There were 272 medical facilities in Eritrea in 2019, including 22 hospitals listed below by type and location. The Hanssenian National Referral Hospital is managed by a NGO and the rest are managed by the Ministry of Health of Eritrea. The other 247 medical facilities are clinics and health centers managed by the Ministry of Health. There is also a psychiatric hospital, St Mary's Psychiatric Hospital Sembel, in the Eritrean capital, Asmara, Central Region.

Hospitals in Eritrea
| Name | Region | Type facility | Ref |
|---|---|---|---|
| Keren Hospital | Anseba Region | Hospital |  |
| Adi Kuala Mini Hospital | Southern Region (Debub) | Mini Hospital |  |
| Adi Qeyh Hospital | Southern Region | Hospital |  |
| Dekemhare Hospital | Southern Region | Hospital |  |
| Mendefera Hospital | Southern Region | Hospital |  |
| Senafe Mini Hospital | Southern Region | Mini Hospital |  |
| Blienkoma Hospital | Southern Red Sea Region | Hospital |  |
| Edi Mini Hospital | Southern Red Sea Region (Debubawi) | Mini Hospital |  |
| Thio Mini Hospital | Southern Red Sea Region | Mini Hospital |  |
| Aqhurdet Hospital | Gash-Barka Region | Hospital |  |
| Barentu Referral Hospital | Gash-Barka Region | Hospital |  |
| Teseney Hospital | Gash Barka Region | Hospital |  |
| Denden Hospital | Central Region | Hospital |  |
| Edaga Hamus Mini Hospital | Central Region | Mini Hospital |  |
| Halibet Hospital Kahawta | Central Region | Hospital |  |
| Hanssenian National Referral Hospital | Central Region | National referral hospital |  |
| Haz Haz Hospital | Central Region | Hospital |  |
| Sembel Hospital | Central Region | Hospital |  |
| Orotta National Referral Hospital | Central Region | National referral hospital |  |
| Mekane Hiwet Hospital | Central Region | Pediatrics hospital |  |
| Berhane Eye Hospital Mai Temenai | Central Region | Eye hospital |  |
| Afabet Hospital | Northern Red Sea (NRS) | Hospital |  |
| Ghindae Hospital | Northern Red Sea | Hospital |  |
| Massawa Hospital | Northern Red Sea | Hospital |  |
| Nakfa Hospital | Northern Red Sea | Hospital |  |

In 2003 Eritrea opened its first medical college in an effort to narrow the healthcare worker gap. By 2012 the medical college's graduates will triple the number of pediatricians and double the number of surgeons in Eritrea.

━━━━━━━━━━━━━━━━━━━━

**DIRECTIONS:**
1. What psychiatric hospital does the text on Eritrea's medical facilities name in Asmara?
2. Copy out everything in the Eritrea medical facilities text from "There were 272" down to "Asmara, Central Region.".
The rows that follow come from a separate source.

━━━━━━━━━━━━━━━━━━━━

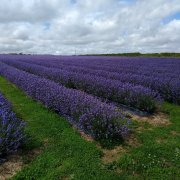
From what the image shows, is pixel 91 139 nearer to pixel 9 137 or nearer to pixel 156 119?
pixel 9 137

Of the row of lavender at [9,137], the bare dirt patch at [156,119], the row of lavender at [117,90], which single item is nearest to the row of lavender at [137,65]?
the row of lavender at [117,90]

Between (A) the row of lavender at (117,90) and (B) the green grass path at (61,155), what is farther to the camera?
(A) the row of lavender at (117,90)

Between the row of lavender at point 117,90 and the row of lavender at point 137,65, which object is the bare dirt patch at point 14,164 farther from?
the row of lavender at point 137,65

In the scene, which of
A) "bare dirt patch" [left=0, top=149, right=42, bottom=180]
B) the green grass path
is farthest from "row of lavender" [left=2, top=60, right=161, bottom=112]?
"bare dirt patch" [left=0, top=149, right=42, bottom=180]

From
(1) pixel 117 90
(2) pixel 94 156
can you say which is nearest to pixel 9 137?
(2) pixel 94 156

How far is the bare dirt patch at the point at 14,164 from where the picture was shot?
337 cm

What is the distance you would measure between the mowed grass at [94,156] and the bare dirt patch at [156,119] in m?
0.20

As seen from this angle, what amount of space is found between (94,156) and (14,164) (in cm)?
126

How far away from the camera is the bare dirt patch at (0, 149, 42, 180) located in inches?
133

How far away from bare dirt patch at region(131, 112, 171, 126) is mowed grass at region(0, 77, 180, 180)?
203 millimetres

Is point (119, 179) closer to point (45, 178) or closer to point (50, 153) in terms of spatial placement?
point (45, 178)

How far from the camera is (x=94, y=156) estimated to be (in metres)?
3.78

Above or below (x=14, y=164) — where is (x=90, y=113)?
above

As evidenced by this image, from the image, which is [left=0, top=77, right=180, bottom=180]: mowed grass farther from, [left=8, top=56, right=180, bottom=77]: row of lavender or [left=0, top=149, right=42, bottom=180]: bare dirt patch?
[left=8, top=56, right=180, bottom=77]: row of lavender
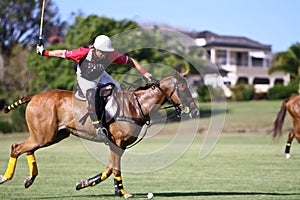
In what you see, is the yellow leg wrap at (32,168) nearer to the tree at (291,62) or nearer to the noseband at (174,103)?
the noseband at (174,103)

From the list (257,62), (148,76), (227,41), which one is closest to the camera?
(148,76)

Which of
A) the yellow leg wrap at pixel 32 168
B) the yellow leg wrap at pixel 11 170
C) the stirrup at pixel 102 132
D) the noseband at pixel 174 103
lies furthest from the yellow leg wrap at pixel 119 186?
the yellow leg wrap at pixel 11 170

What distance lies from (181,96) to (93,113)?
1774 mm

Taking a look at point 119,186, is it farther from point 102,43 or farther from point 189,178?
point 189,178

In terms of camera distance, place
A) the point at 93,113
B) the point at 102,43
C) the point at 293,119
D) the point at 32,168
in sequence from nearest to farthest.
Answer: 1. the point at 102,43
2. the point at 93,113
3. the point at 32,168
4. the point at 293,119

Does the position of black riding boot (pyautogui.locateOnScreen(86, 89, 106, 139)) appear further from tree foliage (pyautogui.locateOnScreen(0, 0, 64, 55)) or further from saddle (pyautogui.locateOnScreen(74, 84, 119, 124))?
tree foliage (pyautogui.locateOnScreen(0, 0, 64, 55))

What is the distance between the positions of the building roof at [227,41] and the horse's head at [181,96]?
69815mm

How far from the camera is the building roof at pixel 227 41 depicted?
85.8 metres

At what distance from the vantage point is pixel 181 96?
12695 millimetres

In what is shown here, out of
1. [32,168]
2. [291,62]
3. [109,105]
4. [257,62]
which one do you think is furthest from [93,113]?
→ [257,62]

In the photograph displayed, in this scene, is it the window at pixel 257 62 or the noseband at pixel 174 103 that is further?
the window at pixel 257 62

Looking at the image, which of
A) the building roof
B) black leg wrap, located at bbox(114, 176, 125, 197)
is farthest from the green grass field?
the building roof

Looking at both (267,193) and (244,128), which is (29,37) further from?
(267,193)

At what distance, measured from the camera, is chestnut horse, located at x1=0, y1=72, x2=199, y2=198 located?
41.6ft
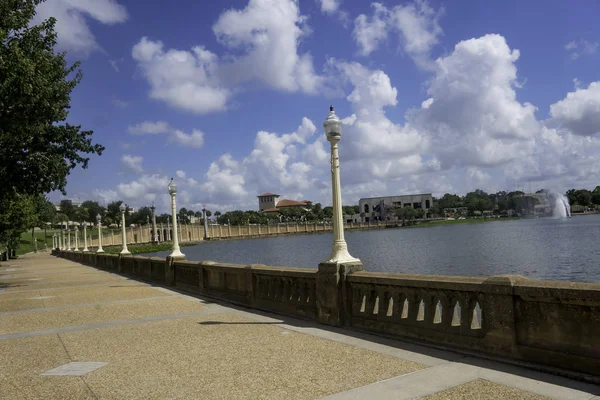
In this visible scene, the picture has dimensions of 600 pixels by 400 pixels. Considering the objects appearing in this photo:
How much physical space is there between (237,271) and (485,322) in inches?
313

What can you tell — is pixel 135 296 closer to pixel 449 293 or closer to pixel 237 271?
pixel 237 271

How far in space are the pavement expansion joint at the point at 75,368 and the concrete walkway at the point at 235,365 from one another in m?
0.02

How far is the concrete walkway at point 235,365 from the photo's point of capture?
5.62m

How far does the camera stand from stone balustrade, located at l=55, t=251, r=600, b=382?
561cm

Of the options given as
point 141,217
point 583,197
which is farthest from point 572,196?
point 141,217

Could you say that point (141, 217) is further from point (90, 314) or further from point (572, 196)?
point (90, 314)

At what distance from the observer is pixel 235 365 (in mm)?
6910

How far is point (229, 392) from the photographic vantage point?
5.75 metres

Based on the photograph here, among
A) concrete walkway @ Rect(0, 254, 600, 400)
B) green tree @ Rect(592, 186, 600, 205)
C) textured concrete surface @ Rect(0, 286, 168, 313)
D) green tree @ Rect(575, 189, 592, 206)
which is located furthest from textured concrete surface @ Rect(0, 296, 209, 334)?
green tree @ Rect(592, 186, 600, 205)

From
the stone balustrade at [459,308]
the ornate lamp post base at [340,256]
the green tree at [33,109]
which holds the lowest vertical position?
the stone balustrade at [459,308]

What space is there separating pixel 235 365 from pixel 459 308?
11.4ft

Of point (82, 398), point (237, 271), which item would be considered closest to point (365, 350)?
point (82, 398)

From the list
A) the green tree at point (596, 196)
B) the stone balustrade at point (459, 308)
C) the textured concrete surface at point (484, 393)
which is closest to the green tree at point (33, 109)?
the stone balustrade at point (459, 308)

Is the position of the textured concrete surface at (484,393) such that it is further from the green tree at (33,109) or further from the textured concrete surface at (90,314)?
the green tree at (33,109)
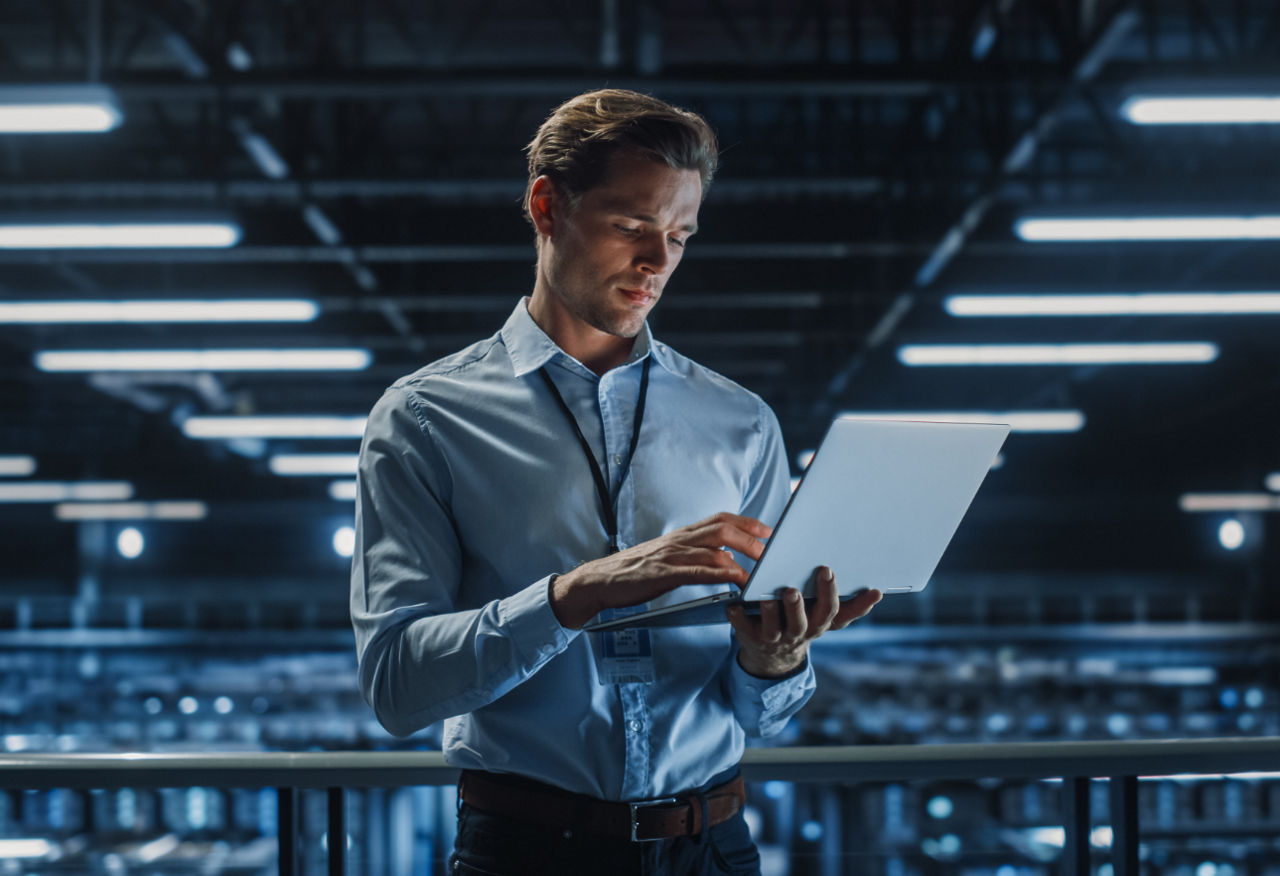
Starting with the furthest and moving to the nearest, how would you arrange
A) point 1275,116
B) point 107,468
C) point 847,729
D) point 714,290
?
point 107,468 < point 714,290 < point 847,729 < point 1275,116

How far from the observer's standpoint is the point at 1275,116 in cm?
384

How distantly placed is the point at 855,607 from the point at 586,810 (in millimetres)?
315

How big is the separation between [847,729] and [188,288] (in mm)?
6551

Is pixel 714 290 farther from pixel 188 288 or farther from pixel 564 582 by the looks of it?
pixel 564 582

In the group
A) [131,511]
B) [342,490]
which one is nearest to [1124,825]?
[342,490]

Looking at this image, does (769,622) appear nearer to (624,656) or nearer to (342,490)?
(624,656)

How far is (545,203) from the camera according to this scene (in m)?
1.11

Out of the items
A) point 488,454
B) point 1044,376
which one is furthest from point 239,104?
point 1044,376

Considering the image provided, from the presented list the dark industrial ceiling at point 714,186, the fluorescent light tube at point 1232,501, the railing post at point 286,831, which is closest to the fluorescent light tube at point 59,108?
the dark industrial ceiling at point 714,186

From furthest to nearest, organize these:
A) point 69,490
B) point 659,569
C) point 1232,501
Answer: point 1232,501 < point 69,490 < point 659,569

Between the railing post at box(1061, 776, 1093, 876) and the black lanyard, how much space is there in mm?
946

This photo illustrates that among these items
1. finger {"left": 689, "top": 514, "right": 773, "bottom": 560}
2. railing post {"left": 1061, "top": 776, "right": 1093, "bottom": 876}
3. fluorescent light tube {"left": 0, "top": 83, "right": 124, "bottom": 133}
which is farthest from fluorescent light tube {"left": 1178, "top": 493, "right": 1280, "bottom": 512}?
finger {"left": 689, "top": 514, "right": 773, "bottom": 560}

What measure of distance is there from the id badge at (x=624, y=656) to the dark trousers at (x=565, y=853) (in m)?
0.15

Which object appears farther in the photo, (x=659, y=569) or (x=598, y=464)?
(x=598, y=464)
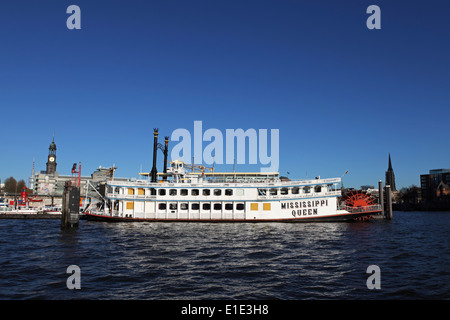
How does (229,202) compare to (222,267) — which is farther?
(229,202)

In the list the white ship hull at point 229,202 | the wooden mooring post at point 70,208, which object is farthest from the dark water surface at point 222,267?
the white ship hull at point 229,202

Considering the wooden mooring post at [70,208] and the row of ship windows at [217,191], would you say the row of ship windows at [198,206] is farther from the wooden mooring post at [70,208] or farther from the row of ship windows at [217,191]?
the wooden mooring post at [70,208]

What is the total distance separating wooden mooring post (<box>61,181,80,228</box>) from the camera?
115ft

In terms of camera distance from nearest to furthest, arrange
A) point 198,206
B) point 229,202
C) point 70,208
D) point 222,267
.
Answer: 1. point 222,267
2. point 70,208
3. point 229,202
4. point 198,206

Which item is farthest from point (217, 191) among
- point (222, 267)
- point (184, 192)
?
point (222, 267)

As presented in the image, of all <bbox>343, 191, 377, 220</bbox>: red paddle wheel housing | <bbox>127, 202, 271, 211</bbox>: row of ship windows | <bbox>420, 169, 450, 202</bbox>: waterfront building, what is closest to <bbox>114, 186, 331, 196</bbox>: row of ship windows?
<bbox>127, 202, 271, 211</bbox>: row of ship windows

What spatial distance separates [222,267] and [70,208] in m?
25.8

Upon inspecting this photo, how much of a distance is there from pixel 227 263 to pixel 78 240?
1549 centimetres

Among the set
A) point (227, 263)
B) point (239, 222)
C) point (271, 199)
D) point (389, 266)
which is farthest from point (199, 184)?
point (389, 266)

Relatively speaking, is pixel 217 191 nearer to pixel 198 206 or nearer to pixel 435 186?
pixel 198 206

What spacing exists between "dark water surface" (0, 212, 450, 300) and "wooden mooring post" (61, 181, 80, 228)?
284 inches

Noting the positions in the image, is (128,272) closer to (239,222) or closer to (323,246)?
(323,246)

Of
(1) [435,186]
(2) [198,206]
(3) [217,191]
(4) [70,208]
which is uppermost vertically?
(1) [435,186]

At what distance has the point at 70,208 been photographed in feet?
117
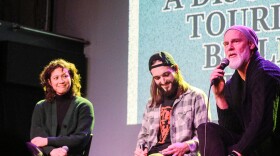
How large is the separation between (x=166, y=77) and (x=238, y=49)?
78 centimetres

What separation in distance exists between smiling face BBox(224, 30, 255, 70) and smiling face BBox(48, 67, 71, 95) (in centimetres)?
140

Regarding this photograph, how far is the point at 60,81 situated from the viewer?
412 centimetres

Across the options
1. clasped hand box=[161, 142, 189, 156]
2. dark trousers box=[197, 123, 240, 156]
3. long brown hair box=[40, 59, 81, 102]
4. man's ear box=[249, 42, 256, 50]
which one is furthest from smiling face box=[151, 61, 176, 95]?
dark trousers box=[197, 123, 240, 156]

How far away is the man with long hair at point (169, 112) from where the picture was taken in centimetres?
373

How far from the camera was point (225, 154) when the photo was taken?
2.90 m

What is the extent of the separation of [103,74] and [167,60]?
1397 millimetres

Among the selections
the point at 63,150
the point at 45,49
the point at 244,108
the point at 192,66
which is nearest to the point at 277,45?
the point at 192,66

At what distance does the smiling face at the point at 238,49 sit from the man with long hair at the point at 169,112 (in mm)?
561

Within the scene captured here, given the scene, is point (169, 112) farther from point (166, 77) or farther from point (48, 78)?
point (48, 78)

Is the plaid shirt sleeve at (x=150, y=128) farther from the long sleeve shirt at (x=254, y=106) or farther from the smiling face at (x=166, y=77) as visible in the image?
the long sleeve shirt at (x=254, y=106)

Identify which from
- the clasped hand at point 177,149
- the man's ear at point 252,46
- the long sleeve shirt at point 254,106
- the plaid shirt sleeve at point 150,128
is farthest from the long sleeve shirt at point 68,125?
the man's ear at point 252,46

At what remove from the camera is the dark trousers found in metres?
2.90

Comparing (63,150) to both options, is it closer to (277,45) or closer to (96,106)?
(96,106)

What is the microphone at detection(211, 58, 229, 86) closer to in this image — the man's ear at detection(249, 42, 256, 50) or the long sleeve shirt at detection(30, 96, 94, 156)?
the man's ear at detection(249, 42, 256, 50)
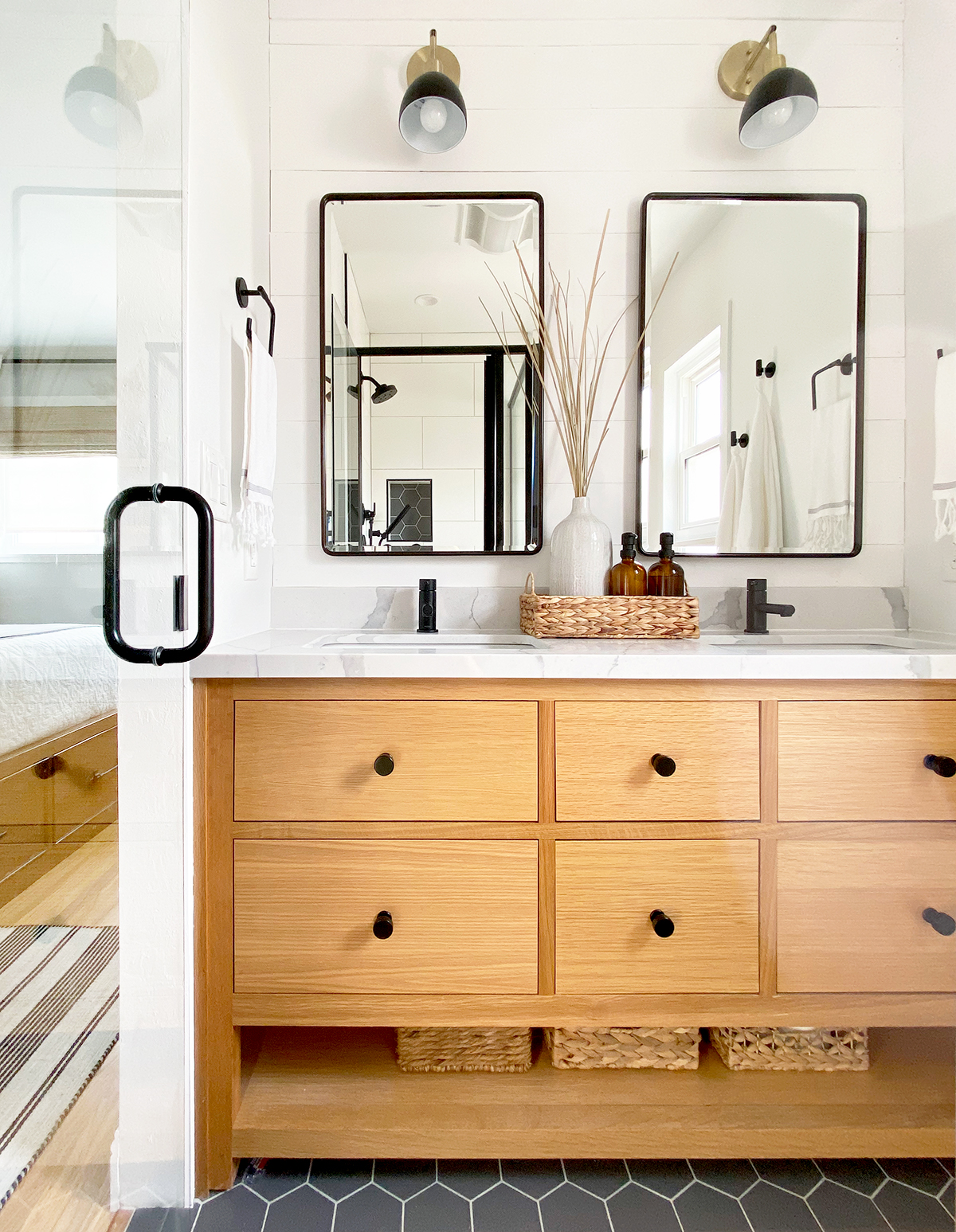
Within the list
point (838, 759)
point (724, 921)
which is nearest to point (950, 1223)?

━━━━━━━━━━━━━━━━━━━━

**SOLUTIONS TO THE EXERCISE:**
1. St Mary's Psychiatric Hospital Sembel.

2.
There were 272 medical facilities in Eritrea in 2019, including 22 hospitals listed below by type and location. The Hanssenian National Referral Hospital is managed by a NGO and the rest are managed by the Ministry of Health of Eritrea. The other 247 medical facilities are clinics and health centers managed by the Ministry of Health. There is also a psychiatric hospital, St Mary's Psychiatric Hospital Sembel, in the Eritrean capital, Asmara, Central Region.